--- Exercise objective ---
Write the data out again so that it matches word for word.

Recorded information: Begin

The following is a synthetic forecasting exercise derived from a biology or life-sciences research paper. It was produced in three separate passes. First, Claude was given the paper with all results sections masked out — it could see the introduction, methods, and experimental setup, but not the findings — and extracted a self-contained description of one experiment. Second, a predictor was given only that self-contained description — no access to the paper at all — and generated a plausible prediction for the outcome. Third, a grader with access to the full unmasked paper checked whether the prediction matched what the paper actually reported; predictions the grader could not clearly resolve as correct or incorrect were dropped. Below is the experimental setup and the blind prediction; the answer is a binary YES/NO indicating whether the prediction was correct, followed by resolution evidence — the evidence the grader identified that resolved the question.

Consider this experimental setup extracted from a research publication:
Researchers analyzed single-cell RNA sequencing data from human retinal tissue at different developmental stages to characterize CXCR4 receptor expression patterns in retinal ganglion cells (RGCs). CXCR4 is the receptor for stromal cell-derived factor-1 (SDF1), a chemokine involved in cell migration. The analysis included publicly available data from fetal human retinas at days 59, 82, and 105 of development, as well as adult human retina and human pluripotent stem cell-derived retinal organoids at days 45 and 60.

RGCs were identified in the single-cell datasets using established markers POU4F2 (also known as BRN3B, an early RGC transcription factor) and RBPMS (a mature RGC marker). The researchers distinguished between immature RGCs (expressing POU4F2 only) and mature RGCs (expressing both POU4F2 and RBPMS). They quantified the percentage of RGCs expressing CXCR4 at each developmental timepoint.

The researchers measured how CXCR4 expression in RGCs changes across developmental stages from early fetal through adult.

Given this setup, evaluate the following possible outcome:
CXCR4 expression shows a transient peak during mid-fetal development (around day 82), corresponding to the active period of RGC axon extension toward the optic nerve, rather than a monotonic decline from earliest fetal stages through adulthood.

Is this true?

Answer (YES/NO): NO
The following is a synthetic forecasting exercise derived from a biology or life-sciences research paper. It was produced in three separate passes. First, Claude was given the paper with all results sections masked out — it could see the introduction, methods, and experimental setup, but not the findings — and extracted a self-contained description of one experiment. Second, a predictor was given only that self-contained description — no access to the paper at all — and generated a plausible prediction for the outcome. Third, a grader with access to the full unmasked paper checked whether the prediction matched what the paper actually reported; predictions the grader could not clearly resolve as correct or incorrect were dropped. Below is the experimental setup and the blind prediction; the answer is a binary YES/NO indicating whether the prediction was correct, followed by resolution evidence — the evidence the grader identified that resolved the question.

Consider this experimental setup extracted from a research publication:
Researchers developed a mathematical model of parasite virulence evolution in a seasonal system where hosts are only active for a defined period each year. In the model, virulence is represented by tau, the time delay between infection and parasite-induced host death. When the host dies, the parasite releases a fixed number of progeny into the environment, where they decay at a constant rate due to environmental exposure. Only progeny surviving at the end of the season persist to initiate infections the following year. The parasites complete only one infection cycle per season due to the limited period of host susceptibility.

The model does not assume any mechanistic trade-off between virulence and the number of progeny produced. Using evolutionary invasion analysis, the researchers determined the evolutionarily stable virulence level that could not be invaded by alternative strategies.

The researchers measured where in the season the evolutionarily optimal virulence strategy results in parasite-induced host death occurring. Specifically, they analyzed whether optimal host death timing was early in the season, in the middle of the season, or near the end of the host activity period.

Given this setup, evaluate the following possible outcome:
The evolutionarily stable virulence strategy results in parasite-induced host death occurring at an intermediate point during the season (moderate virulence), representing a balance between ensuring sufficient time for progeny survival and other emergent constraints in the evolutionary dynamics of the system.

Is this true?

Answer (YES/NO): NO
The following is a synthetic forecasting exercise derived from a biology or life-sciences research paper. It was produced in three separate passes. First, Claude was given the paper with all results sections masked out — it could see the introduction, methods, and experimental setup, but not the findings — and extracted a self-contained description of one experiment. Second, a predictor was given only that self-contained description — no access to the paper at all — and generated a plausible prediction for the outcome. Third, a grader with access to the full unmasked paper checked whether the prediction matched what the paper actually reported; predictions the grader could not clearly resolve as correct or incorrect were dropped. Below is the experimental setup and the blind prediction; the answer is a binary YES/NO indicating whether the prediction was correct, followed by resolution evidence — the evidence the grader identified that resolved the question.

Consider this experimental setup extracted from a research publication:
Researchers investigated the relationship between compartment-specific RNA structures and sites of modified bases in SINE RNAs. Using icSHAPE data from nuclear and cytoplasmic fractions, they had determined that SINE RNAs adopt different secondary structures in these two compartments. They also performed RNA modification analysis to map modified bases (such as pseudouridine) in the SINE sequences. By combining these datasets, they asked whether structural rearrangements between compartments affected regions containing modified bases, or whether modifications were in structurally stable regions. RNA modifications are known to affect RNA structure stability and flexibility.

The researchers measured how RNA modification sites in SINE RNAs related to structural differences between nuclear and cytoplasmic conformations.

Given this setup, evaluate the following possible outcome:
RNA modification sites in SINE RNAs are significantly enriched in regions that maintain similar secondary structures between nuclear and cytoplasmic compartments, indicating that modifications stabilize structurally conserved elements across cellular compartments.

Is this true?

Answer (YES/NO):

Recorded information: End

--- Result ---
The following is a synthetic forecasting exercise derived from a biology or life-sciences research paper. It was produced in three separate passes. First, Claude was given the paper with all results sections masked out — it could see the introduction, methods, and experimental setup, but not the findings — and extracted a self-contained description of one experiment. Second, a predictor was given only that self-contained description — no access to the paper at all — and generated a plausible prediction for the outcome. Third, a grader with access to the full unmasked paper checked whether the prediction matched what the paper actually reported; predictions the grader could not clearly resolve as correct or incorrect were dropped. Below is the experimental setup and the blind prediction; the answer is a binary YES/NO indicating whether the prediction was correct, followed by resolution evidence — the evidence the grader identified that resolved the question.

Consider this experimental setup extracted from a research publication:
Researchers analyzed single-cell RNA sequencing data from human retinal tissue at different developmental stages to characterize CXCR4 receptor expression patterns in retinal ganglion cells (RGCs). CXCR4 is the receptor for stromal cell-derived factor-1 (SDF1), a chemokine involved in cell migration. The analysis included publicly available data from fetal human retinas at days 59, 82, and 105 of development, as well as adult human retina and human pluripotent stem cell-derived retinal organoids at days 45 and 60.

RGCs were identified in the single-cell datasets using established markers POU4F2 (also known as BRN3B, an early RGC transcription factor) and RBPMS (a mature RGC marker). The researchers distinguished between immature RGCs (expressing POU4F2 only) and mature RGCs (expressing both POU4F2 and RBPMS). They quantified the percentage of RGCs expressing CXCR4 at each developmental timepoint.

The researchers measured how CXCR4 expression in RGCs changes across developmental stages from early fetal through adult.

Given this setup, evaluate the following possible outcome:
CXCR4 expression shows a transient peak during mid-fetal development (around day 82), corresponding to the active period of RGC axon extension toward the optic nerve, rather than a monotonic decline from earliest fetal stages through adulthood.

Is this true?

Answer (YES/NO): NO
The following is a synthetic forecasting exercise derived from a biology or life-sciences research paper. It was produced in three separate passes. First, Claude was given the paper with all results sections masked out — it could see the introduction, methods, and experimental setup, but not the findings — and extracted a self-contained description of one experiment. Second, a predictor was given only that self-contained description — no access to the paper at all — and generated a plausible prediction for the outcome. Third, a grader with access to the full unmasked paper checked whether the prediction matched what the paper actually reported; predictions the grader could not clearly resolve as correct or incorrect were dropped. Below is the experimental setup and the blind prediction; the answer is a binary YES/NO indicating whether the prediction was correct, followed by resolution evidence — the evidence the grader identified that resolved the question.

Consider this experimental setup extracted from a research publication:
Researchers developed a mathematical model of parasite virulence evolution in a seasonal system where hosts are only active for a defined period each year. In the model, virulence is represented by tau, the time delay between infection and parasite-induced host death. When the host dies, the parasite releases a fixed number of progeny into the environment, where they decay at a constant rate due to environmental exposure. Only progeny surviving at the end of the season persist to initiate infections the following year. The parasites complete only one infection cycle per season due to the limited period of host susceptibility.

The model does not assume any mechanistic trade-off between virulence and the number of progeny produced. Using evolutionary invasion analysis, the researchers determined the evolutionarily stable virulence level that could not be invaded by alternative strategies.

The researchers measured where in the season the evolutionarily optimal virulence strategy results in parasite-induced host death occurring. Specifically, they analyzed whether optimal host death timing was early in the season, in the middle of the season, or near the end of the host activity period.

Given this setup, evaluate the following possible outcome:
The evolutionarily stable virulence strategy results in parasite-induced host death occurring at an intermediate point during the season (moderate virulence), representing a balance between ensuring sufficient time for progeny survival and other emergent constraints in the evolutionary dynamics of the system.

Is this true?

Answer (YES/NO): NO
The following is a synthetic forecasting exercise derived from a biology or life-sciences research paper. It was produced in three separate passes. First, Claude was given the paper with all results sections masked out — it could see the introduction, methods, and experimental setup, but not the findings — and extracted a self-contained description of one experiment. Second, a predictor was given only that self-contained description — no access to the paper at all — and generated a plausible prediction for the outcome. Third, a grader with access to the full unmasked paper checked whether the prediction matched what the paper actually reported; predictions the grader could not clearly resolve as correct or incorrect were dropped. Below is the experimental setup and the blind prediction; the answer is a binary YES/NO indicating whether the prediction was correct, followed by resolution evidence — the evidence the grader identified that resolved the question.

Consider this experimental setup extracted from a research publication:
Researchers investigated the relationship between compartment-specific RNA structures and sites of modified bases in SINE RNAs. Using icSHAPE data from nuclear and cytoplasmic fractions, they had determined that SINE RNAs adopt different secondary structures in these two compartments. They also performed RNA modification analysis to map modified bases (such as pseudouridine) in the SINE sequences. By combining these datasets, they asked whether structural rearrangements between compartments affected regions containing modified bases, or whether modifications were in structurally stable regions. RNA modifications are known to affect RNA structure stability and flexibility.

The researchers measured how RNA modification sites in SINE RNAs related to structural differences between nuclear and cytoplasmic conformations.

Given this setup, evaluate the following possible outcome:
RNA modification sites in SINE RNAs are significantly enriched in regions that maintain similar secondary structures between nuclear and cytoplasmic compartments, indicating that modifications stabilize structurally conserved elements across cellular compartments.

Is this true?

Answer (YES/NO):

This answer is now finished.